*Extrait*

« Lorsque je me suis récemment entretenu avec des personnes qui s’intéressent de près à la politique monétaire au Royaume-Uni et aux Etats-Unis, mais aussi avec des personnes qui participent à la mise en œuvre de cette politique, je me suis rendu compte qu’il y a une profonde confusion entre le forward guidance et l’engagement vis-à-vis de l’avenir (forward commitment). Par l’engagement vis-à-vis de l’avenir je veux dire une politique consistant à s’engager à assouplir la politique dans une période future pour stimuler la production et l’inflation futures, et ce de manière à provoquer une reprise aujourd’hui. C’est la politique qui fut initialement suggérée par Paul Krugman pour le Japon et dont Michael Woodford a été le principal promoteur. Pour plus de détails, j’ai parlé dans un précédent billet d’une récente étude d'Iván Werning explorant cette politique.

Pourquoi suis-je certain que les banques centrales n’entreprennent pas cette politique ? Premièrement, parce que cette politique ne peut fonctionner que si elle parvient à influencer sur les anticipations. Donc ceux qui s’engagent vis-à-vis de l’avenir doivent se montrer complètement transparents à propos de ce qu’ils sont en train de faire. Plus ils restent opaques quant à leur politique, moins celle-ci sera efficace, en particulier parce que la politique souffre d’une incohérence temporelle (la banque centrale a intérêt à changer d’avis une fois que la récession est terminée).

Deuxièmement, l’une des caractéristiques d’une politique d’engagement vis-à-vis de l’avenir (…) est d’élever la production au-dessus de son taux naturel (ou, de façon équivalente, à réduire le chômage sous son taux naturel) à l’avenir. Bref, de générer un boom dans le futur. Donc, si c’est une caractéristique de la politique, aucune banque centrale ne s’est jusqu’à présent engagée à le faire ; comme cette politique doit nécessairement être transparente pour être efficace cela suggère que les banques centrales ne suivent pas cette politique.

Donc pourquoi cette confusion ? Premièrement, je pense qu’il y a une présomption que la communication de la banque centrale va toujours être obscure et qu’il est possible de se faire de l’argent en essayant de déchiffrer leurs véritables intentions. Quelques fois ça peut être vrai. Dans ces circonstances, les propos tenus par certains responsables politiques qui parlent en bien d’une politique à la Woodford peuvent être pertinents. Cependant pour que cette politique marche, la clarté est essentielle. Si vous vous engagez vis-à-vis de l’avenir tout en restant mystérieux, c’est comme si vous annonciez que vous ciblez l’inflation, mais que vous n’annonciez pas ce qu’est la cible d’inflation.

*Données enregistrées*
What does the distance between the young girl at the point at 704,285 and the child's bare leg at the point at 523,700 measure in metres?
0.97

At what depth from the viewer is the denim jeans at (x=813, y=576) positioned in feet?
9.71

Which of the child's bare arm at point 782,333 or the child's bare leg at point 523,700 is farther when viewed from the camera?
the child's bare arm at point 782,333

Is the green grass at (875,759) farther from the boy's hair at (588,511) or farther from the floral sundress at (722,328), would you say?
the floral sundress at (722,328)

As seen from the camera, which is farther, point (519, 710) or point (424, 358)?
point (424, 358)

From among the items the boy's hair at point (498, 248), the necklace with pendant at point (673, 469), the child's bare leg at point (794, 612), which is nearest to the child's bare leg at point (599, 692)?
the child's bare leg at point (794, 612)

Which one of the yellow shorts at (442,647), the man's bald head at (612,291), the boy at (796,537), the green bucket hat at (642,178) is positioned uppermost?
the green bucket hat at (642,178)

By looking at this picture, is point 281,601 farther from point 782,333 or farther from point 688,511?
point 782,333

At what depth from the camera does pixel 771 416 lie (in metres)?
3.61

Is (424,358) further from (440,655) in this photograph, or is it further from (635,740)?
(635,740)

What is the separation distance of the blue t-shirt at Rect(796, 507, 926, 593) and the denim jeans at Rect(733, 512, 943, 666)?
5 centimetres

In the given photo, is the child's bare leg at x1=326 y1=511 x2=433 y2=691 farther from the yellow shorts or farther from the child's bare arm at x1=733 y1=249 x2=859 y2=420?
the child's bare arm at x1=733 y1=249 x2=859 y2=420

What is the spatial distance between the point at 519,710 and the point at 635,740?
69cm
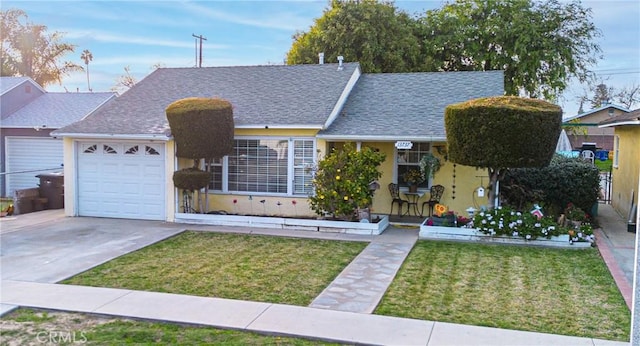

*Petit exercice*
Poursuivez, s'il vous plaît, l'extrait sur la confusion entre forward guidance et engagement vis-à-vis de l'avenir, en reprenant juste après sa dernière phrase.

*Réponse attendue*
La seconde source de confusion vient de la focalisation sur l’inflation. Une autre caractéristique de la politique d’engagement vis-à-vis de l’avenir est que l’inflation va être au-dessus de sa cible durant le boom (et peut-être même avant). Donc certains ont interprété le forward guidance où la banque centrale annonce qu’elle laissera l’inflation au-dessus de 2,5 % alors que sa cible est de 2%, comme indiquant un engagement vis-à-vis de l’avenir. Pourtant ce même forward guidance inclut aussi des seuils de chômage qui sont au-dessus des estimations du taux naturel (1). Ce serait pervers d’annoncer cela comme un engagement vis-à-vis de l’avenir, parce que l’idée globale d’un tel engagement serait de ramener le chômage futur sous son taux naturel.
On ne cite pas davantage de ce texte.